OH, nurses, with their close relationship with workers, knowledge of the working environment, and trends in ill-health in the company, are often in a good position to advise management on preventing sickness absence. In my experience, referral to General Practitioners has limited use for work-related issues and gains best results by keeping the GP aware and referring to a specialist occupational physician.
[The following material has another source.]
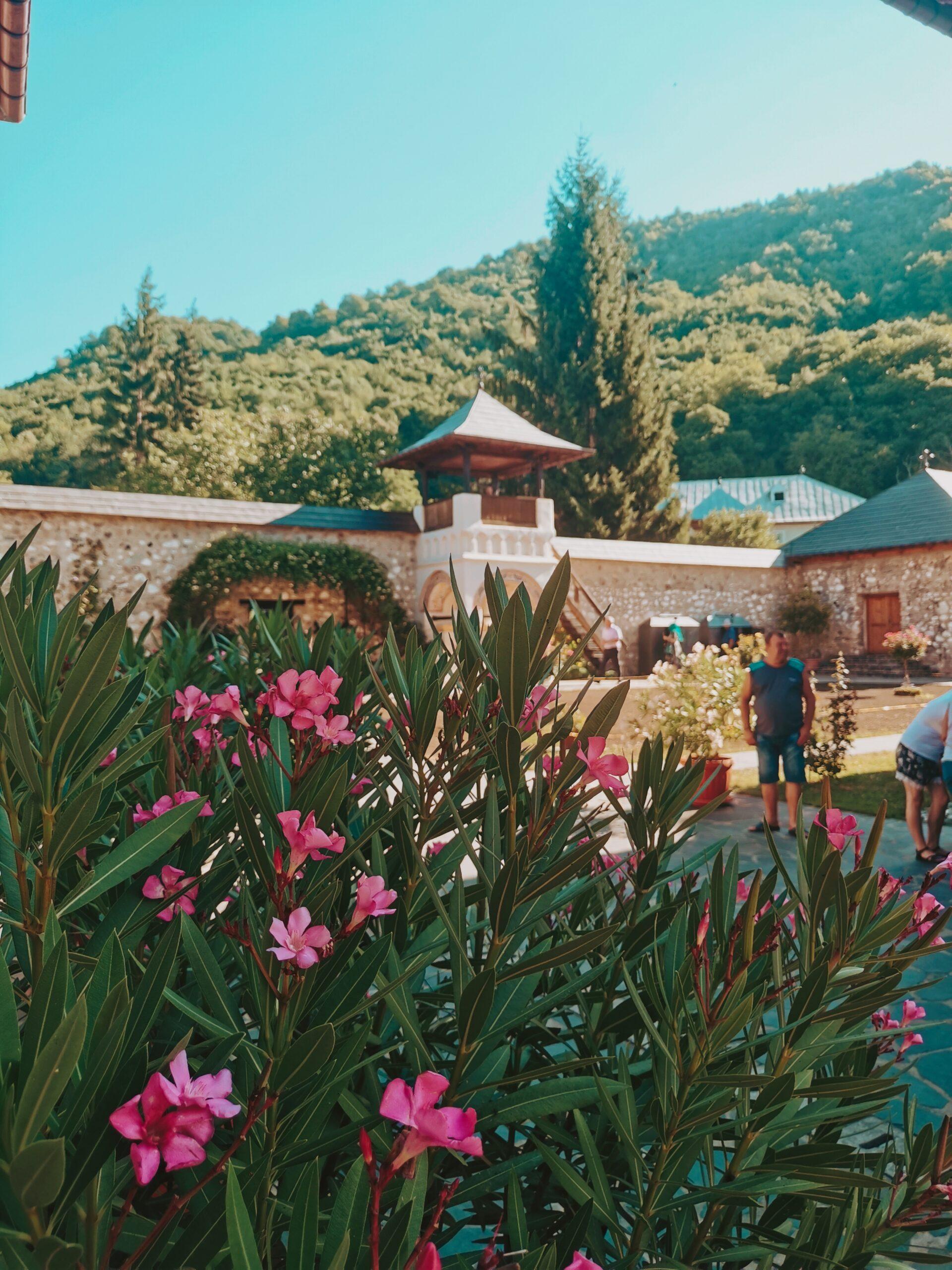 Manastirea Polovragi Flori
Planned rehabilitation strategies can help ensure a safe return to work for employees who have been absent from work due to ill-health or injury. The nurse is often the key person in the rehabilitation program who will, with the manager and individual employee, complete a risk assessment, devise the rehabilitation program, monitor progress, and communicate with the individual, the OH physician, and the line manager. Nurses have also become involved in introducing proactive rehabilitation strategies that aim to detect early changes in health before such conditions result in absence from work.
Improving and sustaining working ability benefits many groups, the individual, the organization, and society, as costly absence and other health care costs are avoided. In many cases, the OH nurse has to work within the organization as the client’s advocate to ensure that managers appreciate the value of fully improving the workforce’s health. OH, nurses have the skills necessary to undertake this work and may develop areas of special interest.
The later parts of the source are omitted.